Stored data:

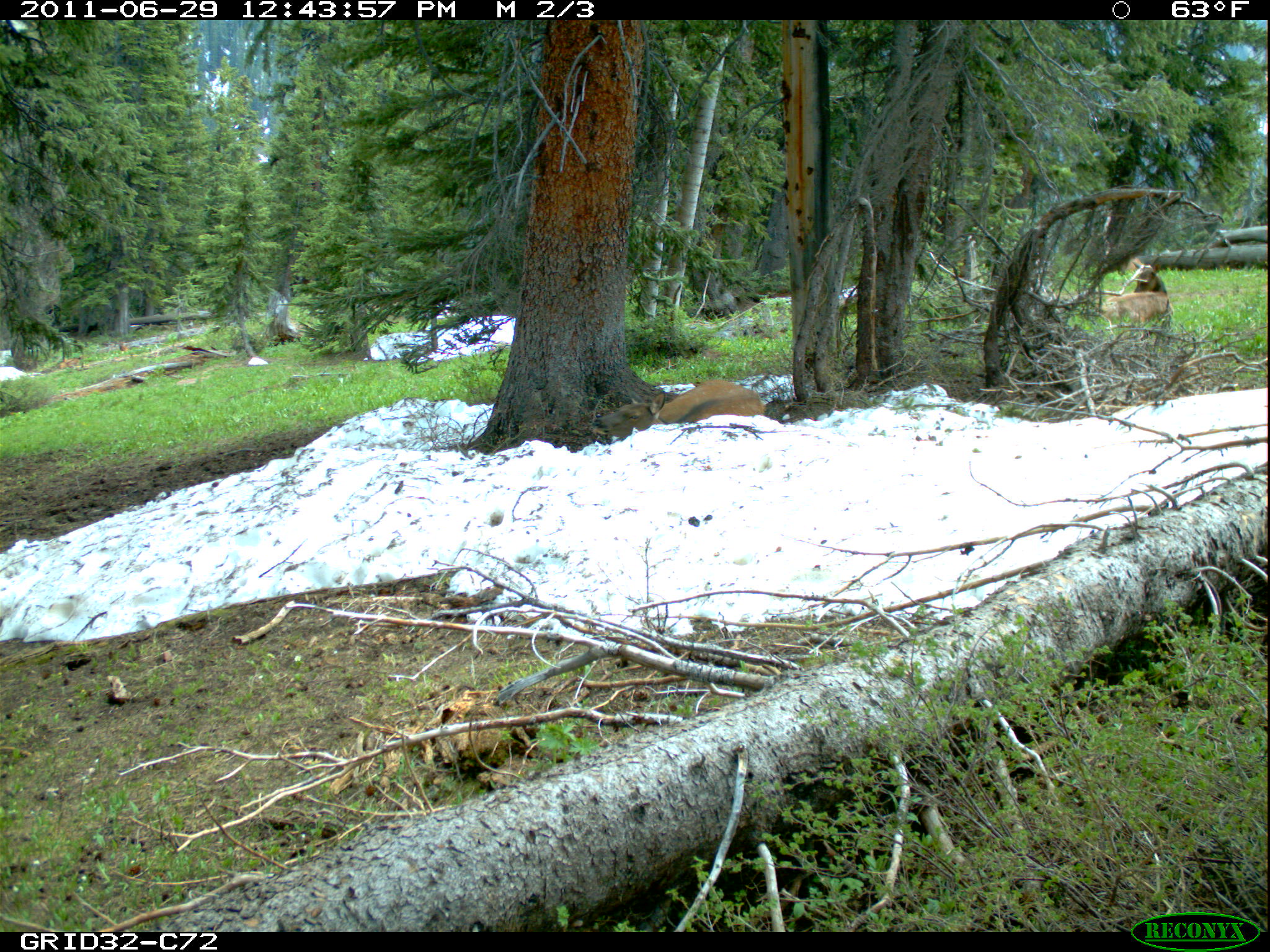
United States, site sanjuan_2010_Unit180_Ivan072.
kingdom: Animalia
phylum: Chordata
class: Mammalia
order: Artiodactyla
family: Cervidae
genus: Cervus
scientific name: Cervus elaphus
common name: red deer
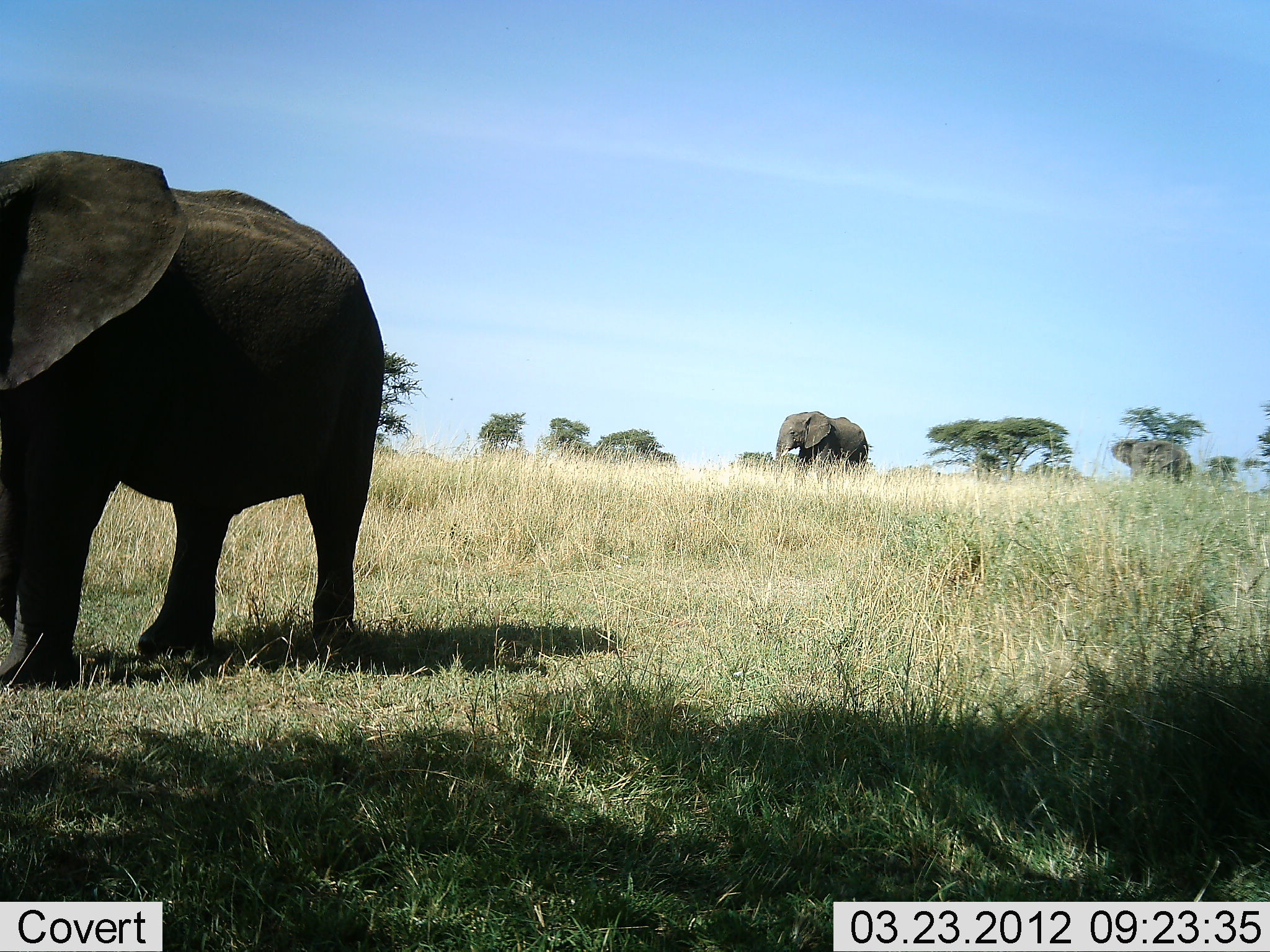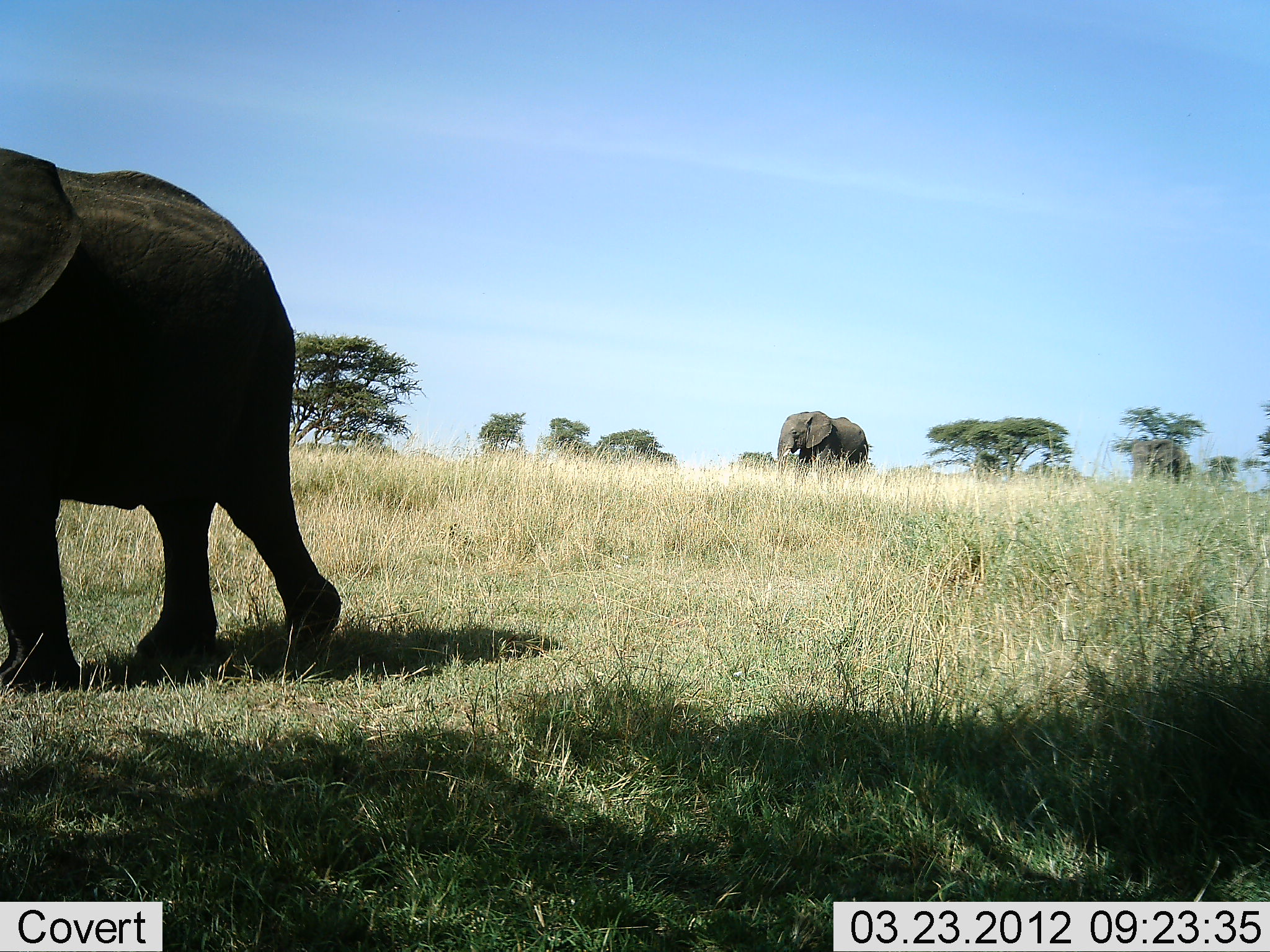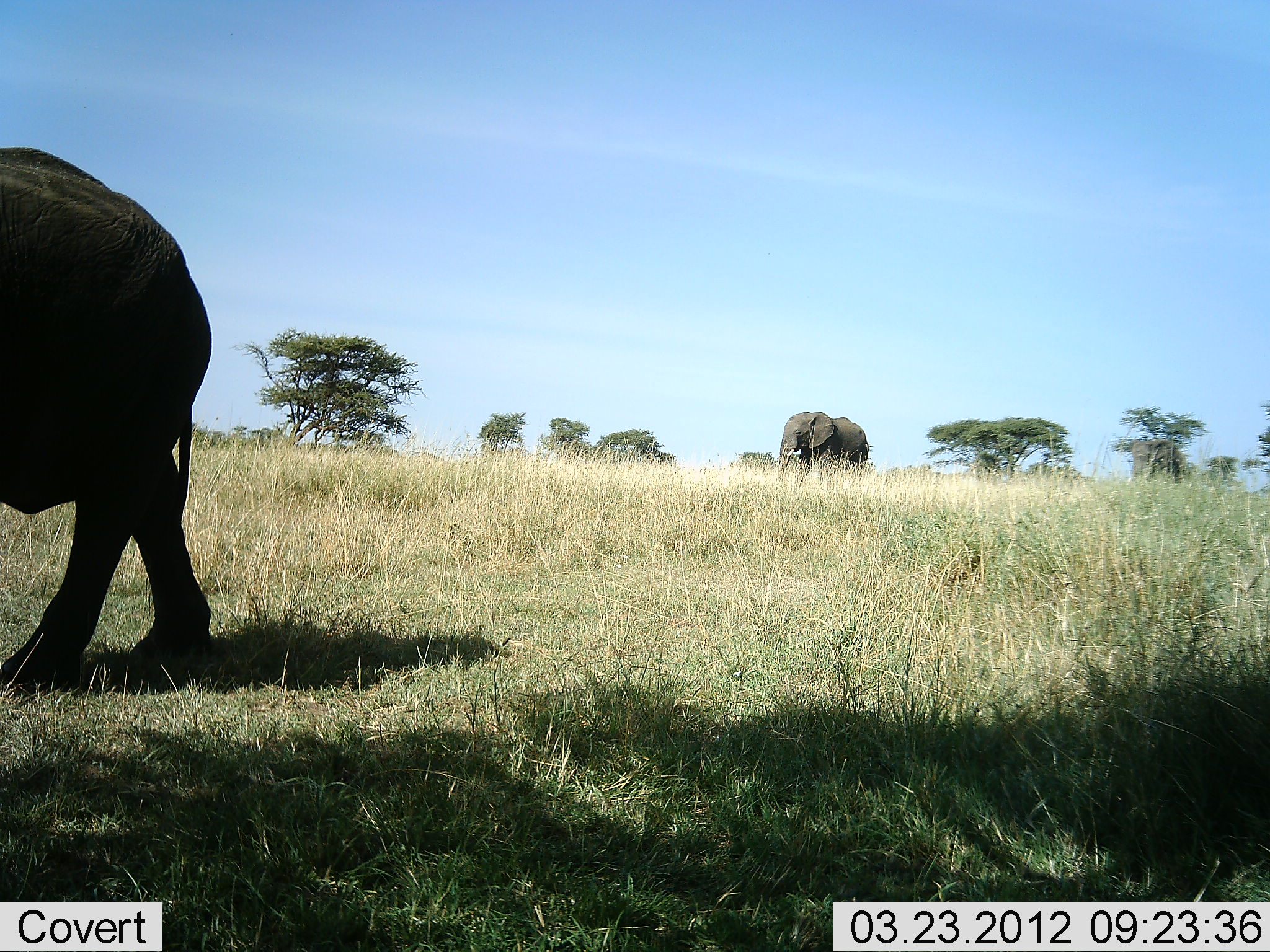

* [What the task requires]: Would you retype the entries above in full, exactly as written, minus the pictures?

* [Exercise output]:
United States, site sanjuan_2010_Unit180_Ivan072.
kingdom: Animalia
phylum: Chordata
class: Mammalia
order: Artiodactyla
family: Cervidae
genus: Cervus
scientific name: Cervus elaphus
common name: red deer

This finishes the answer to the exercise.